--- Task input ---
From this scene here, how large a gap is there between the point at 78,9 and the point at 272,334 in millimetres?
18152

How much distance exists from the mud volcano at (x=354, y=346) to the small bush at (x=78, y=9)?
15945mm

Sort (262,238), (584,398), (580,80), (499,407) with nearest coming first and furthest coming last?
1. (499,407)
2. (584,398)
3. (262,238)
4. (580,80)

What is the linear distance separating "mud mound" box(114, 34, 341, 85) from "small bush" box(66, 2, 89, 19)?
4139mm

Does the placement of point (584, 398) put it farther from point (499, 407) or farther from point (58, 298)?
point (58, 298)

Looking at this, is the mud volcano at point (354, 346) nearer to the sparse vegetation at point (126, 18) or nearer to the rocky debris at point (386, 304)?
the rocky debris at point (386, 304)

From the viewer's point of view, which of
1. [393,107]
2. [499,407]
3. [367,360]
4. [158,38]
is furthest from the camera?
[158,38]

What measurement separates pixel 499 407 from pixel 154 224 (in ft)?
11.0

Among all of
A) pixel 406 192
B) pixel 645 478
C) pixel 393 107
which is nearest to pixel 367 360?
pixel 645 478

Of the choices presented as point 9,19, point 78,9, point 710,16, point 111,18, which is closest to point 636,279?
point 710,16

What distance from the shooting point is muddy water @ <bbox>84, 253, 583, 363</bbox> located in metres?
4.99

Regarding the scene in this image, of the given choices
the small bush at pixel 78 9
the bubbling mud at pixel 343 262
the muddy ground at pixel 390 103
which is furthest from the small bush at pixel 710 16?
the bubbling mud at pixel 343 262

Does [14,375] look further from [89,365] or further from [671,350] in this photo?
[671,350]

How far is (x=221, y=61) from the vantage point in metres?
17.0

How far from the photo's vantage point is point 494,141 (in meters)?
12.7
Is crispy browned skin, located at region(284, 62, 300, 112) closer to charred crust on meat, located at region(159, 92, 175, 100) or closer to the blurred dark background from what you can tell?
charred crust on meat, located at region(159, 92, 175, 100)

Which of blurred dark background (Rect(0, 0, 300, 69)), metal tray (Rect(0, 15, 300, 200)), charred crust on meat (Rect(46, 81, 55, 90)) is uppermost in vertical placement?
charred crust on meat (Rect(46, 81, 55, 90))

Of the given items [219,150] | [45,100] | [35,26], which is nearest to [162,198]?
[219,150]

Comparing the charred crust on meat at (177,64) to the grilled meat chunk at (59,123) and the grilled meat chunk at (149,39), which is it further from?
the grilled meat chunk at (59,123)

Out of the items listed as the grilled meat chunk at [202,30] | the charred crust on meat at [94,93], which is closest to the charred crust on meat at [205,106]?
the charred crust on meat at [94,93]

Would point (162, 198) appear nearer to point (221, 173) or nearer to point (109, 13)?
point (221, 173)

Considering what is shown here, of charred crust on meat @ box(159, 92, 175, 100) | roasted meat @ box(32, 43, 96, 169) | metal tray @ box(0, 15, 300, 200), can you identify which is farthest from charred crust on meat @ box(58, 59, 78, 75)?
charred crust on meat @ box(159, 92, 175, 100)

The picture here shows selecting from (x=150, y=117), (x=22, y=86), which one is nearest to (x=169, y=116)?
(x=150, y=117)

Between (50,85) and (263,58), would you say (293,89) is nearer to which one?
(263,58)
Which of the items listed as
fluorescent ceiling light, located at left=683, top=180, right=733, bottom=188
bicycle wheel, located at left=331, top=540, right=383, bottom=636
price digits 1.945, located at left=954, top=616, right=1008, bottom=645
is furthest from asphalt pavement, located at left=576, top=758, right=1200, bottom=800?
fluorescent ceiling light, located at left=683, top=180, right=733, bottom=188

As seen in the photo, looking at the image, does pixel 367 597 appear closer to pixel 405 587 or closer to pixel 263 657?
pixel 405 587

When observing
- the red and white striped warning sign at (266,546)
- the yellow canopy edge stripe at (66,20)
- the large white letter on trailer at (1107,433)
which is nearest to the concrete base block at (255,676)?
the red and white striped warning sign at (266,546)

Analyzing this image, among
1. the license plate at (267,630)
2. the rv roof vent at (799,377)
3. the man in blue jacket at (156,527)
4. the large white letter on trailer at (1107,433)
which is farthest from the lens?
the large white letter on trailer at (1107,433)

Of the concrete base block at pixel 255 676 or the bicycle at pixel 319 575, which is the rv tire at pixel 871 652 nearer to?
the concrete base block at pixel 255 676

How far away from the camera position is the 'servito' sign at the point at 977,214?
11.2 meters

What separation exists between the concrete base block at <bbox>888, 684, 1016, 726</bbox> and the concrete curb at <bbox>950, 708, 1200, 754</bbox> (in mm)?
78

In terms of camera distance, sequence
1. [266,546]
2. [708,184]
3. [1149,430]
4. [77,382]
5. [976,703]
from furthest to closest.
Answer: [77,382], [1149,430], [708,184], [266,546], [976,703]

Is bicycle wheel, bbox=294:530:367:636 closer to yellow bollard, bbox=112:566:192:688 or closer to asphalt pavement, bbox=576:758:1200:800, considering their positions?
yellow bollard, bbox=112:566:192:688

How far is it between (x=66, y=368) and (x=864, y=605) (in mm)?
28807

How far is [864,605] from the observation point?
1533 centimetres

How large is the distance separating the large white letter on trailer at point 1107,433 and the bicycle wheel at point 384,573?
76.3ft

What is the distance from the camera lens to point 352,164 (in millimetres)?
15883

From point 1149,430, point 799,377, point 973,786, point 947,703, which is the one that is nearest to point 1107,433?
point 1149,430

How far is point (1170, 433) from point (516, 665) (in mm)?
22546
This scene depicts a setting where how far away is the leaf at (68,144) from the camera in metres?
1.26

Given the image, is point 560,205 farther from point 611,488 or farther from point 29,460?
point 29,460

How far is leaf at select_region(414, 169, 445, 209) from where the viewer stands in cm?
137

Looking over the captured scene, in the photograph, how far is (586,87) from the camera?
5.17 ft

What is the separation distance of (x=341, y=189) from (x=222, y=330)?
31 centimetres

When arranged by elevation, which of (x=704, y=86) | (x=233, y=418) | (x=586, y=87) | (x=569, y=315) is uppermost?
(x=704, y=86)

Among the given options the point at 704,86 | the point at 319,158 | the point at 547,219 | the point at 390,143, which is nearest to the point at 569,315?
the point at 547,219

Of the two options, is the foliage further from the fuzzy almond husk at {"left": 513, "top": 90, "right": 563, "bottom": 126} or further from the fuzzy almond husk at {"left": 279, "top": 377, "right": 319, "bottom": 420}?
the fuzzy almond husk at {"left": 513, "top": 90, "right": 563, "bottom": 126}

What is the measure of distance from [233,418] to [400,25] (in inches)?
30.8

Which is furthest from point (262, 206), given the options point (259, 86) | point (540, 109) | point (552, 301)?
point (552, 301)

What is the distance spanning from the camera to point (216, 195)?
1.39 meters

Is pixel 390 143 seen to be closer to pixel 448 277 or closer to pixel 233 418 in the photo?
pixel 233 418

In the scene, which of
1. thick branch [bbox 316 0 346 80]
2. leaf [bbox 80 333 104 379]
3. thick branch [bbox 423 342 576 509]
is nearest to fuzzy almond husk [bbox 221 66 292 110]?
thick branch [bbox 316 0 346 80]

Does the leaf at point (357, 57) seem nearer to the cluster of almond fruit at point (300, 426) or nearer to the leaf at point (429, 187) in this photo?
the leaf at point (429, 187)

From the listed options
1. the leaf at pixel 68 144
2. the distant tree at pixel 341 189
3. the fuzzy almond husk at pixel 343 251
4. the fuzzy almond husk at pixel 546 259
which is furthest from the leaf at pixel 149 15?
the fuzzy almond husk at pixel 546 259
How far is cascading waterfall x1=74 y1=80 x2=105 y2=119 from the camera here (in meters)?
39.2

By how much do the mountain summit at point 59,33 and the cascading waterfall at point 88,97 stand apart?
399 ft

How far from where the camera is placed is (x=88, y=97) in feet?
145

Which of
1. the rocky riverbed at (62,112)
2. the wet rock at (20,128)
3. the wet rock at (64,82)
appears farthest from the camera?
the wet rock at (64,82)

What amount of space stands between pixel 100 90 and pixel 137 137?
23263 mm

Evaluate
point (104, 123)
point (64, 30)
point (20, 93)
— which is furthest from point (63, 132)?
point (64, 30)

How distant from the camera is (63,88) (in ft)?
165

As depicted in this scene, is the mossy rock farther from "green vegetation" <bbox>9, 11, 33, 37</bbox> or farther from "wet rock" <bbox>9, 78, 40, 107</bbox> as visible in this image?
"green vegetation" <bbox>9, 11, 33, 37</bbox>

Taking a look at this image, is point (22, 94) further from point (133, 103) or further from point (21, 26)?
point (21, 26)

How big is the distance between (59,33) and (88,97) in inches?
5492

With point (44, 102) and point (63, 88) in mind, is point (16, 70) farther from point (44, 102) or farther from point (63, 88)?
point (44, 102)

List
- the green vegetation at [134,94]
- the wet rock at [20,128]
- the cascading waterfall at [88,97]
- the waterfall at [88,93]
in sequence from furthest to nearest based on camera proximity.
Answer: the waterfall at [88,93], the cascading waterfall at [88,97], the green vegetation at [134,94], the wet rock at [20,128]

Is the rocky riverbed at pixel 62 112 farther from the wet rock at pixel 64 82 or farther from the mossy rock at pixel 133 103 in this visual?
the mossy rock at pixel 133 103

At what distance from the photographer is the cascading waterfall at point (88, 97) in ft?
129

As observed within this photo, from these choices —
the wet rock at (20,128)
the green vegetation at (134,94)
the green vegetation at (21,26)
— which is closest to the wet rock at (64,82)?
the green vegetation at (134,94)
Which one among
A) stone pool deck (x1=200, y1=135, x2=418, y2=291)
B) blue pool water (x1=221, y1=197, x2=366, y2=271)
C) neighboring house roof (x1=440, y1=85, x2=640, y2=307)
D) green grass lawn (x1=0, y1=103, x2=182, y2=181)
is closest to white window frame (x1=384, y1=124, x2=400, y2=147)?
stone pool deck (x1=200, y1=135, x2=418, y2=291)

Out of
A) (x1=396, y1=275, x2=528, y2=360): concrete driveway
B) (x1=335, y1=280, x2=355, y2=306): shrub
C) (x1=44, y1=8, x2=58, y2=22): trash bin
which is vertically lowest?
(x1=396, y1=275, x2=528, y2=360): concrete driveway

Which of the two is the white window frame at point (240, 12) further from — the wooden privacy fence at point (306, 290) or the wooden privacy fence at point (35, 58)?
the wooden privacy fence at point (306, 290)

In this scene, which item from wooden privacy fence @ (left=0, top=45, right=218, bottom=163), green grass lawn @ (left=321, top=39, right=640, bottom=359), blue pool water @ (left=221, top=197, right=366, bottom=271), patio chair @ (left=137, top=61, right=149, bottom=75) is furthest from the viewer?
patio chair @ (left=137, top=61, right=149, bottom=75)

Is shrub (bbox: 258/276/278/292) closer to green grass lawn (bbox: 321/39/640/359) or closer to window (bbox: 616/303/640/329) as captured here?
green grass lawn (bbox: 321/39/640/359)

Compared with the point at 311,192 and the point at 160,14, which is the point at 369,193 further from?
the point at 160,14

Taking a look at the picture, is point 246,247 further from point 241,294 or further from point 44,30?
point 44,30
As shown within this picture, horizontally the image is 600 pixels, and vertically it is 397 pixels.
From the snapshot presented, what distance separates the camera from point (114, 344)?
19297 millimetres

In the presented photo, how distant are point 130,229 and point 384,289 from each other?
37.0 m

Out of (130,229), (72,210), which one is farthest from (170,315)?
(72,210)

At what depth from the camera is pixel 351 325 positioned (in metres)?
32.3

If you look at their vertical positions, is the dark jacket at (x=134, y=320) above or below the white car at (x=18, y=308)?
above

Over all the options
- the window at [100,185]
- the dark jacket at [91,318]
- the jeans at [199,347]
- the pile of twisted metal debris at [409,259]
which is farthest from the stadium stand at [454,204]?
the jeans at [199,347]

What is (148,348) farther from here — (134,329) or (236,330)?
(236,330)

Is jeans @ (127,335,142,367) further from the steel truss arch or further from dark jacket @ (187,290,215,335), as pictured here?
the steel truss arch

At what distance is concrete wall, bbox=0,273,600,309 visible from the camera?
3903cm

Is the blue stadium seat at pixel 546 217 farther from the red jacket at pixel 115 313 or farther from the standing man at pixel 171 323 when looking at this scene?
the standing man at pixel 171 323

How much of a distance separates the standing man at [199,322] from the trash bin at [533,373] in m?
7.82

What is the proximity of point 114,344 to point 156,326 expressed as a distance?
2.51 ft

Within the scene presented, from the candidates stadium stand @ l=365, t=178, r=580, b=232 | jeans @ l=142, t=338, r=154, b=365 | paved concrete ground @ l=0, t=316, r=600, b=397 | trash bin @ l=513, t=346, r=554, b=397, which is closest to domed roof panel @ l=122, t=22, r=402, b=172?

--- Exercise objective ---
Exactly reproduce the lines beginning with the one that contains "Is the blue" and ending with the last line of the material, both included. Leave out everything else.

--- Answer to this exercise ---
Is the blue stadium seat at pixel 546 217 farther from the red jacket at pixel 115 313 or farther from the standing man at pixel 171 323 when looking at this scene?
the standing man at pixel 171 323

How much of a distance separates the standing man at [199,322] from the trash bin at [533,373] in m?
7.82

What is the proximity of point 114,344 to point 156,326 expressed as a distance?
2.51 ft

Within the scene presented, from the candidates stadium stand @ l=365, t=178, r=580, b=232 | jeans @ l=142, t=338, r=154, b=365 | paved concrete ground @ l=0, t=316, r=600, b=397 | trash bin @ l=513, t=346, r=554, b=397, which is closest to domed roof panel @ l=122, t=22, r=402, b=172?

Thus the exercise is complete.